Jasmonates in plants are cyclic fatty acid-derived regulators structurally similar to prostaglandins in metazoans. These chemicals mediate many of plants' transcriptional responses to wounding and pathogenesis by acting as potent regulators for the expression of numerous frontline immune response genes, including those for defensins and antifungal proteins. Additionally, the pathway is critical for fertility. Ongoing genetic screens and protein-protein interaction assays are identifying components of the canonical jasmonate signaling pathway. A massive molecular machine, based on two multiprotein complexes, SCF(COI1) and the COP9 signalosome (CNS), plays a central role in jasmonate signaling. This machine functions in vivo as a ubiquitin ligase complex, probably targeting regulatory proteins, some of which are expected to be transcriptional repressors. Some defense-related mediators, notably salicylic acid, antagonize jasmonates in controlling the expression of many genes. In Arabidopsis, NONEXPRESSOR OF PR GENES (NPR1) mediates part of this interaction, with another layer of control provided further downstream by the mitogen-activated protein kinase (MAPK) homolog MPK4. Numerous other interpathway connections influence the jasmonate pathway. Insights from Arabidopsis have shown that an allele of the auxin signaling gene AXR1, for example, reduces the sensitivity of plants to jasmonate. APETALA2 (AP2)-domain transcription factors, such as ETHYLENE RESPONSE FACTOR 1 (ERF1), link the jasmonate pathway to the ethylene signaling pathway. As progress in characterizing several new mutants (some of which are hypersensitive to jasmonic acid) augments our understanding of jasmonate signaling, the Connections Map will be updated to include this new information.

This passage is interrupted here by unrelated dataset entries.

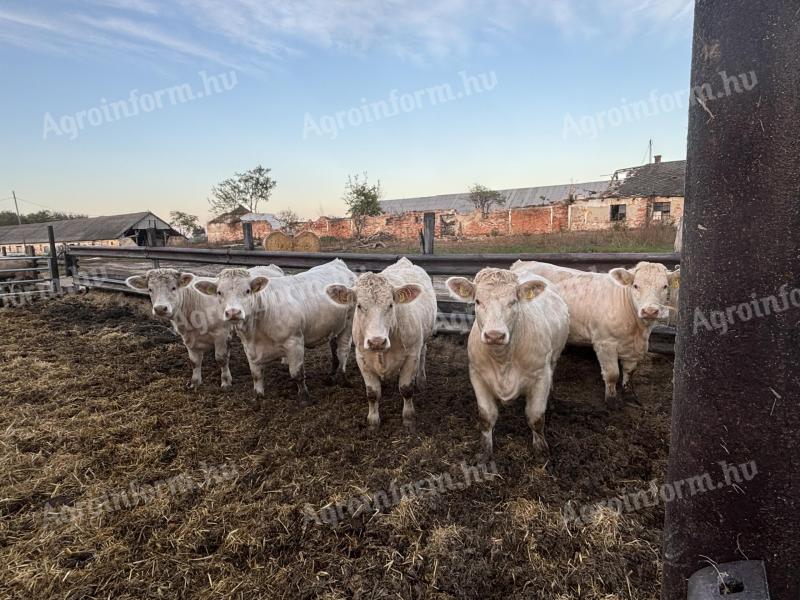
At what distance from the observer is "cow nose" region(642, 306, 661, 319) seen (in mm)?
3774

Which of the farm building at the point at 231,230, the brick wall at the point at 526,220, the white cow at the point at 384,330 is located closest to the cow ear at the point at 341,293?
the white cow at the point at 384,330

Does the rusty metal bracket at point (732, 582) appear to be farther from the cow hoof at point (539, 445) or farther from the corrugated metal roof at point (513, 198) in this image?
the corrugated metal roof at point (513, 198)

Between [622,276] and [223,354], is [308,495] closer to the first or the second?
[223,354]

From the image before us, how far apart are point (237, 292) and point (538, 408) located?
116 inches

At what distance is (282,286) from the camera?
4.91 m

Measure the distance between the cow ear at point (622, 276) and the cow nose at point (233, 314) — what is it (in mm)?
3540

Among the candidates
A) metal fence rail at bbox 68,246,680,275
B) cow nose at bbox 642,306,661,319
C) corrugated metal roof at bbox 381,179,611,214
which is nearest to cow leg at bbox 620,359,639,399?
cow nose at bbox 642,306,661,319

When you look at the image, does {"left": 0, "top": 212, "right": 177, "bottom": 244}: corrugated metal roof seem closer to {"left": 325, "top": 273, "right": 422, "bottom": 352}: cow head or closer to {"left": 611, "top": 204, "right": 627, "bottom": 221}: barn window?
{"left": 611, "top": 204, "right": 627, "bottom": 221}: barn window

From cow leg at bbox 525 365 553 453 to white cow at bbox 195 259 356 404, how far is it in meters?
2.20

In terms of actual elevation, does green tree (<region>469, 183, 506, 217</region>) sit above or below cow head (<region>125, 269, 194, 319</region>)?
above

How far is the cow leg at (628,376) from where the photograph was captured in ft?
13.9

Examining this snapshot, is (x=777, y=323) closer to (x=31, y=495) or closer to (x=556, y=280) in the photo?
(x=31, y=495)

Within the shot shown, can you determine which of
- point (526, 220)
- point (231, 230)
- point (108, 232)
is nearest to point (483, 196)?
point (526, 220)

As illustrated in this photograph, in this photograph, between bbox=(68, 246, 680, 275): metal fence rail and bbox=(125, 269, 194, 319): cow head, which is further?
bbox=(68, 246, 680, 275): metal fence rail
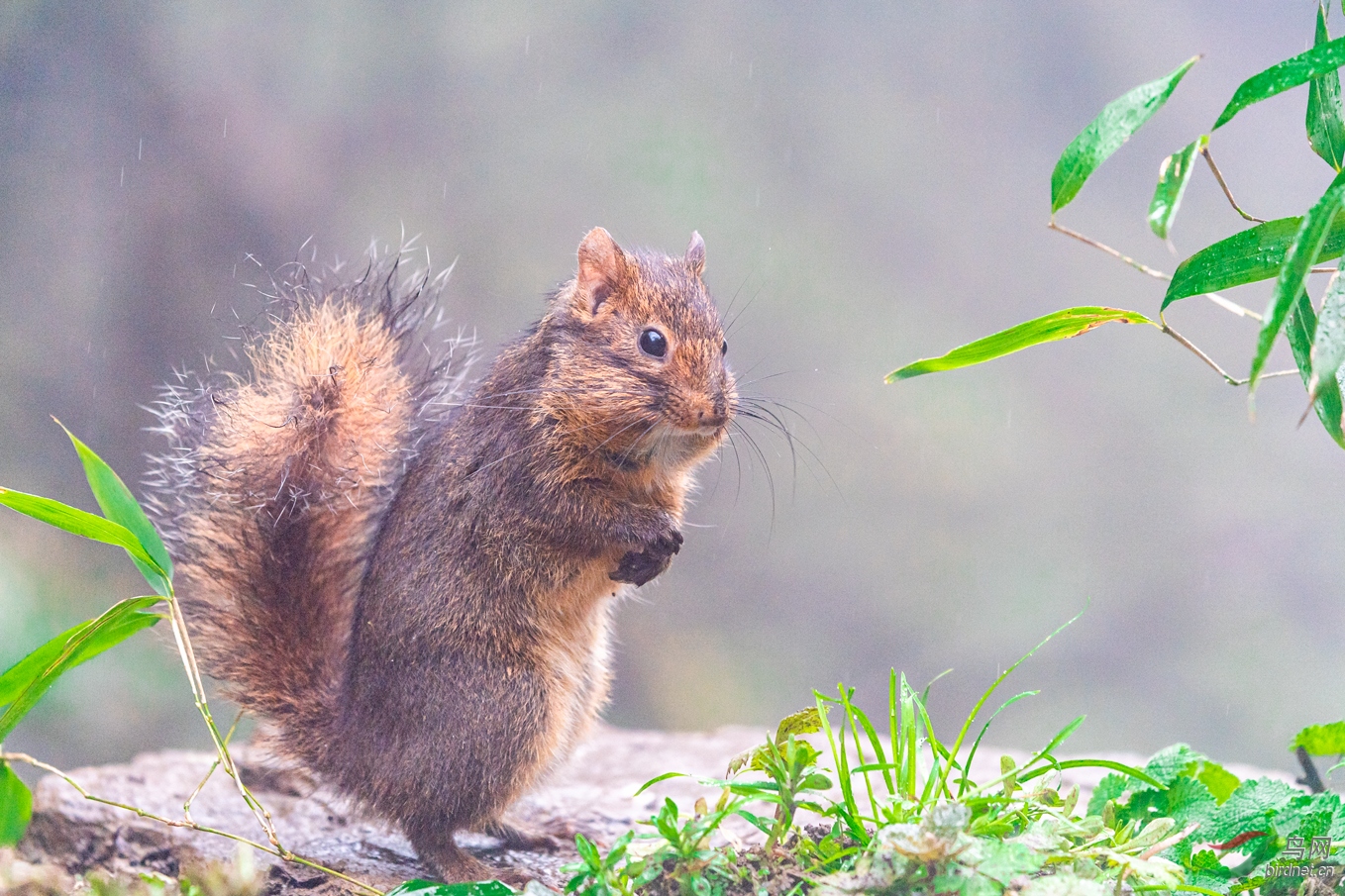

Keeping the leaves green above us.

The plant immune system relies to a great extent on the highly regulated expression of hundreds of defense genes encoding antimicrobial proteins, such as defensins, and antiherbivore proteins, such as lectins. The expression of many of these genes is controlled by a family of mediators known as jasmonates; these cyclic oxygenated fatty acid derivatives are reminiscent of prostaglandins. The roles of jasmonates also extend to the control of reproductive development. How are these complex events regulated? Nearly 20 members of the jasmonate family have been characterized. Some, like jasmonic acid, exist in unmodified forms, whereas others are conjugated to other lipids or to hydrophobic amino acids. Why do so many chemically different forms of these mediators exist, and do individual jasmonates have unique signaling properties or are they made to facilitate transport within and between cells? Key features of the jasmonate signal pathway have been identified and include the specific activation of E3-type ubiquitin ligases thought to target as-yet-undescribed transcriptional repressors for modification or destruction. Several classes of transcription factor are known to function in the jasmonate pathway, and, in some cases, these proteins provide nodes that integrate this network with other important defensive and developmental pathways. Progress in jasmonate research is now rapid, but large gaps in our knowledge exist. Aimed to keep pace with progress, the ensemble of jasmonate Connections Maps at the Signal Transduction Knowledge Environment describe (i) the canonical signaling pathway, (ii) the Arabidopsis signaling pathway, and (iii) the biogenesis and structures of the jasmonates themselves.